Achromobacter spanius strain 6 is a Gram-negative soil bacterium isolated from a hydrocarbon-degrading microcosm. The draft genome sequence of A. spanius strain 6 is 6.57 Mb with a G+C content of 64.7% and 5,855 protein coding genes.
ABSTRACT
Achromobacter spanius strain 6 is a Gram-negative soil bacterium isolated from a hydrocarbon-degrading microcosm. The draft genome sequence of A. spanius strain 6 is 6.57 Mb with a G+C content of 64.7% and 5,855 protein coding genes. Multiple genes involved in degradation of aromatics are present in this strain.
ANNOUNCEMENT
Achromobacter spanius strain 6 was isolated as a predominant member of the hydrocarbon-degrading bacterial community in a desert soil sample obtained from under a fuel bladder in Kuwait (1). Achromobacter spp. have been shown to grow using aromatic compounds (2). The desert soil sample was initially enriched in jet fuel, and the starter enrichment was subjected to 5 successive enrichments with jet fuel. From the fifth enrichment, a pure Achromobacter spanius colony was isolated on Trypticase soy agar (TSA). The prevalence of A. spanius strain 6 in the jet fuel enrichments prompted us to sequence its genome to obtain a better understanding of the metabolic and adaptive pathways in this bacterium. Previously, the whole-genome sequence of P. aeruginosa ATCC 33988 (3) helped researchers to understand the hydrocarbon degradation pathways and fuel-adaptive mechanisms in this bacterium (4–6).
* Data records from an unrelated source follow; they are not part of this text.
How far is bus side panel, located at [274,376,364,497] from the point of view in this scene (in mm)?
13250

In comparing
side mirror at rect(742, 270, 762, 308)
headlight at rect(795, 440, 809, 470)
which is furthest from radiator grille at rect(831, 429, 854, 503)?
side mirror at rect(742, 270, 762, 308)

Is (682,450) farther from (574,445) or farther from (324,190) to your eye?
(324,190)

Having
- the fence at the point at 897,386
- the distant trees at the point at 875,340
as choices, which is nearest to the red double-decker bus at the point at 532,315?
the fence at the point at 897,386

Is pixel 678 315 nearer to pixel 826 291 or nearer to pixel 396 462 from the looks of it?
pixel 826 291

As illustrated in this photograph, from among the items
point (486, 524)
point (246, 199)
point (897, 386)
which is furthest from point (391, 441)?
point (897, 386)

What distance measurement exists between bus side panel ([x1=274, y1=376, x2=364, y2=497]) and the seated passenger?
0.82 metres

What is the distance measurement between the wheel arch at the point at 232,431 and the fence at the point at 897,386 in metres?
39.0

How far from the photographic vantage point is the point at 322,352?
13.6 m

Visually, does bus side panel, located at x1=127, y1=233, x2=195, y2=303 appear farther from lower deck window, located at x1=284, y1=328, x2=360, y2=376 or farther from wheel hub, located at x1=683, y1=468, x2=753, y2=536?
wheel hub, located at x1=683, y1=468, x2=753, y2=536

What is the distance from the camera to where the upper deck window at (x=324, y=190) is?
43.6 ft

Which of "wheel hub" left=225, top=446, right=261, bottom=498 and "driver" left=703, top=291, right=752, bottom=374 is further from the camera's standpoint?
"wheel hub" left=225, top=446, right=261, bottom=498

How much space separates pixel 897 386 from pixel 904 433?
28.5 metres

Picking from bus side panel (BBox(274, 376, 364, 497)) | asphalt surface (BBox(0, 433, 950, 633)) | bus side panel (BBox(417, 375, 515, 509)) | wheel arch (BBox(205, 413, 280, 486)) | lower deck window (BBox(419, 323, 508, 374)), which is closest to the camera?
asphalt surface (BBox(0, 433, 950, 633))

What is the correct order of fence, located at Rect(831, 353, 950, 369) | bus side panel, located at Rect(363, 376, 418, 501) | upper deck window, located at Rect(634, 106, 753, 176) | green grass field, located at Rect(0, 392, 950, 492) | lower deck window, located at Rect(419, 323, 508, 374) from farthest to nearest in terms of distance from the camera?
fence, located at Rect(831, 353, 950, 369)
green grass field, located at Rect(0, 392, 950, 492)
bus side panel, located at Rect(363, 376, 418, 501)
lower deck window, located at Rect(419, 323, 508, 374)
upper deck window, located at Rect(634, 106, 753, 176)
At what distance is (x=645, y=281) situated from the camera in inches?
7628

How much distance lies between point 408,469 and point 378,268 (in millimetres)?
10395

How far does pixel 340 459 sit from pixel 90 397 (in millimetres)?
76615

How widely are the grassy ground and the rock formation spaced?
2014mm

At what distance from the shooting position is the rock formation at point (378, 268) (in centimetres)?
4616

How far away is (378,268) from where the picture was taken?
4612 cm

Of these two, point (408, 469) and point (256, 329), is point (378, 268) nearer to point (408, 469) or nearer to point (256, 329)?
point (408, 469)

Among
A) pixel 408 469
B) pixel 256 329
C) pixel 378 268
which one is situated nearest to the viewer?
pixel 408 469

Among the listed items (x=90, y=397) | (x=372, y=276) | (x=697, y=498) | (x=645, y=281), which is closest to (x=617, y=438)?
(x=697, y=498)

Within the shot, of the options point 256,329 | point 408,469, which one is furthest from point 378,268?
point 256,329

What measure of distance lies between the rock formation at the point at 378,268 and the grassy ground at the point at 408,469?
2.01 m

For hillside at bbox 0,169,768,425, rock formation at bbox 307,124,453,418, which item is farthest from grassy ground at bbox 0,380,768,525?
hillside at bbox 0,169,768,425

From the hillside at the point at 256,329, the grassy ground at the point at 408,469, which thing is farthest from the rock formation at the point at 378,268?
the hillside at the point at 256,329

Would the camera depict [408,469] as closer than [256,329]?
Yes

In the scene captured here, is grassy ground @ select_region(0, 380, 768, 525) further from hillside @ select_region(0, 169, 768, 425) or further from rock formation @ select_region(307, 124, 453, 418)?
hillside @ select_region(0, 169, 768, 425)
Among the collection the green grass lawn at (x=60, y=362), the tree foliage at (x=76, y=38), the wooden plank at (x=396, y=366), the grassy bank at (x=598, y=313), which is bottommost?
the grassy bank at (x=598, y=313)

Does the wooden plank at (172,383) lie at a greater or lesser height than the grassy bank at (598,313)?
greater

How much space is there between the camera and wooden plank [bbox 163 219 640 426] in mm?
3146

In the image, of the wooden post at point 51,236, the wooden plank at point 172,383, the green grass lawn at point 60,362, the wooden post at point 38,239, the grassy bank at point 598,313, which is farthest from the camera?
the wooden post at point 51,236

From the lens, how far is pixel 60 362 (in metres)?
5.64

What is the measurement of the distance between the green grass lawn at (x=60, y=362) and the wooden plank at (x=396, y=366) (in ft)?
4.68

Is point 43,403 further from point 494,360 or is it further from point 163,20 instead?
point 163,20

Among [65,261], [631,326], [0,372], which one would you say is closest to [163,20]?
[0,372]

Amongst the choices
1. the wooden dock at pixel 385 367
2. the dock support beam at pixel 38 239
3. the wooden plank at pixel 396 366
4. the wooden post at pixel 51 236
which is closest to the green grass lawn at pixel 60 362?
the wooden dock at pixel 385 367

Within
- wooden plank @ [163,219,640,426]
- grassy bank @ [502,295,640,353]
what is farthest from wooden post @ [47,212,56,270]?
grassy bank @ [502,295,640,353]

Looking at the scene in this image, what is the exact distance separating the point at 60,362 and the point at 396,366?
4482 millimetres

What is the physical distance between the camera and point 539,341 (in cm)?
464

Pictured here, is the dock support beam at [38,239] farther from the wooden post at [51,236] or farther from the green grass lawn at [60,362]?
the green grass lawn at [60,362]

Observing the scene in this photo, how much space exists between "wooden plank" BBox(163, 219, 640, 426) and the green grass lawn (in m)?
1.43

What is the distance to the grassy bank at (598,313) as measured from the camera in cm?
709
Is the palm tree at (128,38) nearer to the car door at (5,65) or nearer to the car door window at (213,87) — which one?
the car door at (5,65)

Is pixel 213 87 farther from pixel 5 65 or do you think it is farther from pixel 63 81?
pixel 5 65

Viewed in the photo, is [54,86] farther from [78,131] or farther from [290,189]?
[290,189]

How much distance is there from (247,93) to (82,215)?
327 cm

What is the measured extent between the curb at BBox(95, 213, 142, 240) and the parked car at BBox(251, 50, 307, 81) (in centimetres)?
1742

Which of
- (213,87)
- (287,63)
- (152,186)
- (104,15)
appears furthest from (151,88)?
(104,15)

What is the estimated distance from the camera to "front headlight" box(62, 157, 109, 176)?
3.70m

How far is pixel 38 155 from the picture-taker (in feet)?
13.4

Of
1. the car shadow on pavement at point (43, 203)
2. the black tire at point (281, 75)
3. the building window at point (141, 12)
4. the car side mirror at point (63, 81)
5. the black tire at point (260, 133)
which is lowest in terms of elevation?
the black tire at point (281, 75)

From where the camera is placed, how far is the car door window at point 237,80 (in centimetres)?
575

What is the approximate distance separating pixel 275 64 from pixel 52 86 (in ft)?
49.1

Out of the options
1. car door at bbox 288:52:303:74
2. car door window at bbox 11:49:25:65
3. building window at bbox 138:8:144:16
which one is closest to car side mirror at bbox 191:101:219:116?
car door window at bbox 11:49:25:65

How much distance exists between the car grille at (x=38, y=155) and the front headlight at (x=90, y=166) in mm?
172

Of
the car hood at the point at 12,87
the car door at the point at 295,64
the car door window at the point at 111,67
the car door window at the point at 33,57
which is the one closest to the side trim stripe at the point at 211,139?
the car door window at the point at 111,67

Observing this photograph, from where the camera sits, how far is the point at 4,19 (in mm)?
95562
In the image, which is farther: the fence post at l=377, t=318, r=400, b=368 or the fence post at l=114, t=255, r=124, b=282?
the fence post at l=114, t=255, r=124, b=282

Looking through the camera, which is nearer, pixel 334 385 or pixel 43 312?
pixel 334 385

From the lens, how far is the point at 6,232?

High-quality genomic DNA was isolated from an overnight-grown monoculture of A. spanius strain 6 in lysogeny broth (LB) using the UltraClean Microbial DNA isolation kit, (Mo Bio Laboratories, Carlsbad, CA) and was subjected to DNA library preparation using the SMARTer Apollo library prep system (TaKaRa Bio, Mountain View, CA). The ligated and indexed pre-PCR library was enriched by performing 5 cycles of PCR using the NEBNext high-fidelity 2× PCR master mix. The amplified library was purified for quality control (QC) analysis and sequencing using the Apollo PCR cleanup script and AMPure XP beads (Beckman Coulter, Brea, CA). The purified library was then sequenced using an Illumina HiSeq 1000 sequencer, producing 33,278,050 paired-end reads with a read length of 100 bp. The raw sequence reads were trimmed using Trimmomatic version 0.36 (7) with the following settings: LEADING, threshold quality of 5; TRAILING, threshold quality of 5; SLIDINGWINDOW, average quality of 15 across 4 bp; AVGQUAL, average read quality of 15; and MINLEN, minimum length of 50 bp. The trimmed reads were de novo assembled using SPAdes version 3.11.0 (8) with the settings "careful" and "only-assembler." The draft genome assembly comprises 57 scaffolds with an L50 value of 6 bp and an N50 value of 425,841 bp. The genome size of A. spanius strain 6 is 6.57 Mb with a G+C content of 64.7% and 5,855 protein coding genes.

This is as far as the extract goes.